▸ **What to produce**
Omit every picture. Return all other data as it stands.

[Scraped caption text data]
--------------------------------------------------

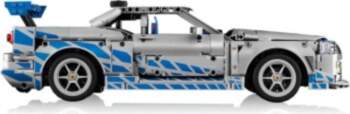 LEGO TECHNIC 42210 2 Fast 2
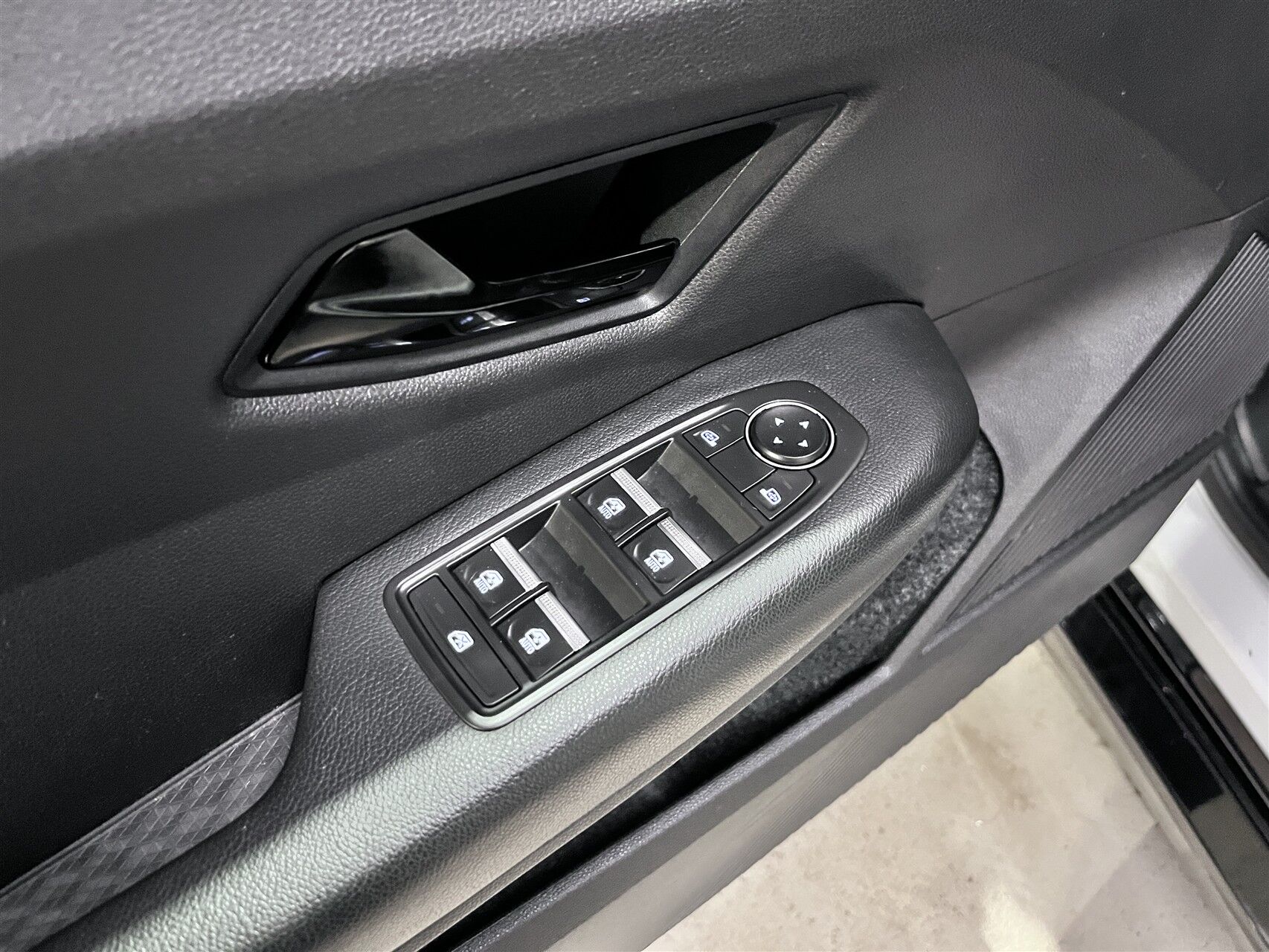 Billede af Renault Mégane E-TECH Equilibre 130HK 5d Aut.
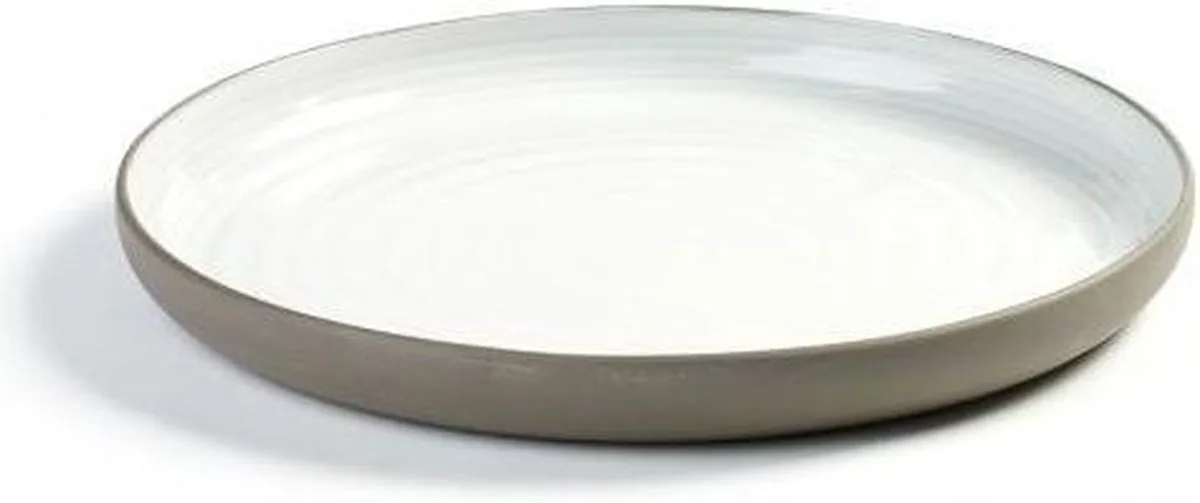 Dusk bord large D26.8 H3cm de Serax en Multicolore – photo produit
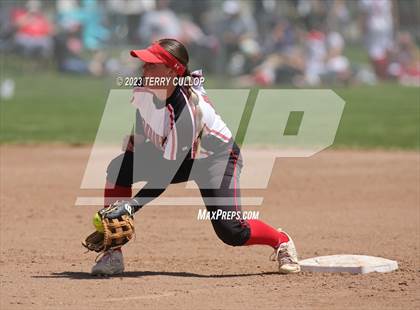 Thumbnail 3 in North Sanpete vs. Union (UHSAA 3A Round 3) photogallery.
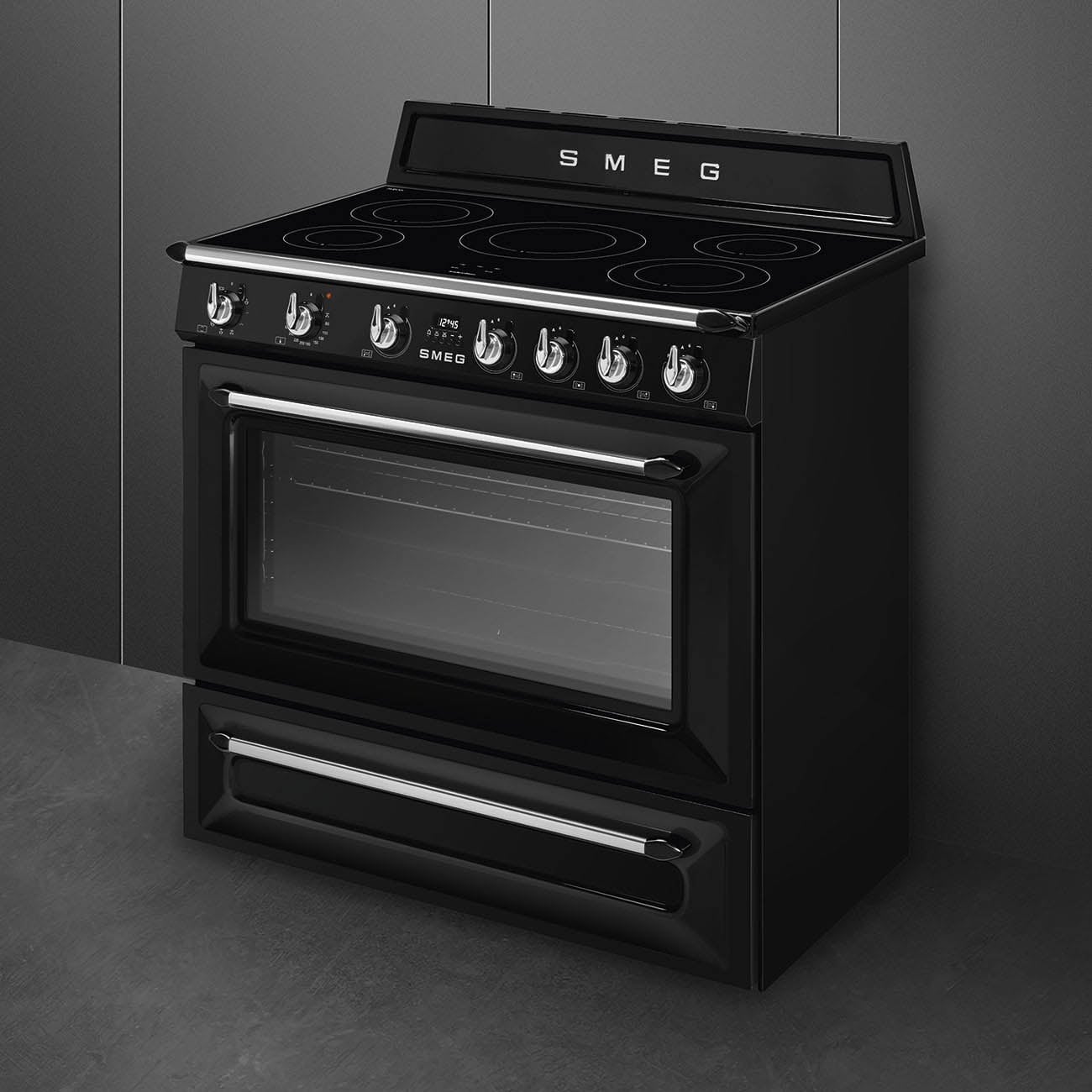 Aragaz Smeg TR90IBL2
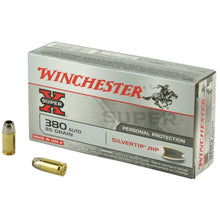 Load image into Gallery viewer, Win Sprx Silvertip 380acp 85gr 50-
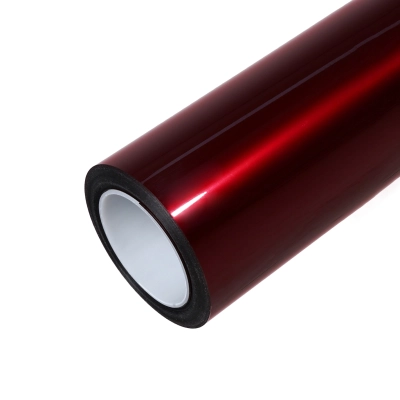 TPU Liquid Dragon Blood Red Paint Protection Film 01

--------------------------------------------------

▸ **Response area**
 LEGO TECHNIC 42210 2 Fast 2
 Billede af Renault Mégane E-TECH Equilibre 130HK 5d Aut.
 Dusk bord large D26.8 H3cm de Serax en Multicolore – photo produit
 Thumbnail 3 in North Sanpete vs. Union (UHSAA 3A Round 3) photogallery.
 Aragaz Smeg TR90IBL2
 Load image into Gallery viewer, Win Sprx Silvertip 380acp 85gr 50-
 TPU Liquid Dragon Blood Red Paint Protection Film 01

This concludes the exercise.